6. Let’s drop the ckd\t category which is not required.
df_kidney = df_kidney[df_kidney['classification'] != 'ckd\t']
df_kidney['classification'].value_counts()
7. Now we will drop the id column as it is not required, and we will also be removing any duplicate values from our dataset.
df_kidney = df_kidney.drop(['id'], axis=1)
df_kidney = df_kidney.drop_duplicates()
df_kidney.info()
8. Now we will be checking for any NULL values present in our dataset.
df_kidney.isnull().sum()
As we can see, our dataset contains many null values, so we will not be dropping them; instead, we will be imputing them using the KNNImputer method.
9. We will impute all the null values using the KNNImputer.
from sklearn.impute import KNNImputer
imp = KNNImputer(n_neighbors=5) )
K_data = imp.fit_transform(df_kidney)
K_data = pd.DataFrame(K_data, columns=df_kidney.columns)
10. Now Let’s plot a heatmap to see the relationship between the variables.
import seaborn as sns
import matplotlib.pyplot as plt
plt.figure(figsize=(20, 20))
sns.heatmap(K_data.corr(), annot=True, cmap='YlOrRd')
11. Now let’s assign all the features to the X variable and the target variable to 'Y'. We will further use StandardScaler to scale the features so that they have the same scale and avoid any bias.
from sklearn.preprocessing import StandardScaler
X = K_data.drop(['classification'], axis=1)
Y = K_data['classification']
x = StandardScaler().fit_transform(X)
12. Now Let’s split the dataset in the ratio of 70:30 train and test.
from sklearn.model_selection import train_test_split
x_train, x_test, y_train, y_test = train_test_split(x,Y,test_size=0.3)
13. We will be using random forest classifier to build our machine learning model.
from sklearn.ensemble import RandomForestClassifier
from sklearn.metrics import accuracy_score, confusion_matrix, classification_report
model = RandomForestClassifier()
model.fit(x_train, y_train)
y_pred = model.predict(x_test)
accuracy = accuracy_score(y_test, y_pred)
print("Accuracy:", accuracy)
print("Classification Report:")
print(classification_report(y_test, y_pred))

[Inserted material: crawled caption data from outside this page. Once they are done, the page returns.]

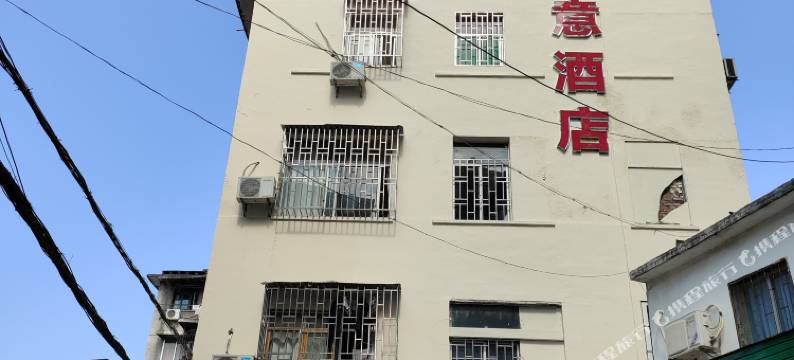 桂林中意酒店(桂林高铁站象山公园店)图片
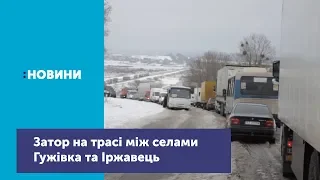 Чотирикілометровий затор утворився вчора ввечері на трасі між селами Гужівка та Іржавець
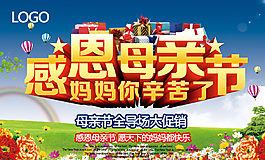感恩母亲节PSD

Our Model has achieved an accuracy of 98.33%
Conclusion
In conclusion, the application of machine learning techniques in the detection of kidney disease holds significant promise for improving patient care and outcomes. By harnessing the capabilities of ML algorithms to analyze vast amounts of data, identify patterns, and make accurate predictions. It would allow doctors to diagnose kidney disease at an early stage and start treatment as soon as possible.
Frequently Asked Questions
Q1) What is the role of machine learning in kidney disease detection?
Machine learning algorithms can analyze large datasets to identify patterns and make predictions based on various factors related to kidney function. They can assist in early detection, risk assessment, and personalized treatment strategies for individuals with kidney disease.
Q2) What machine learning techniques are used to predict chronic kidney disease risk?
Some of the main machine learning algorithms used to predict the occurrence of CKD are Naïve Bayes, decision trees, K-nearest neighbor, random forests, and support vector machines.
Q3) Why is predicting kidney disease important?
Predicting kidney disease is crucial for several reasons. Early detection allows for timely intervention and treatment, which can significantly slow down the progression of the disease, reduce complications, and improve patient outcomes.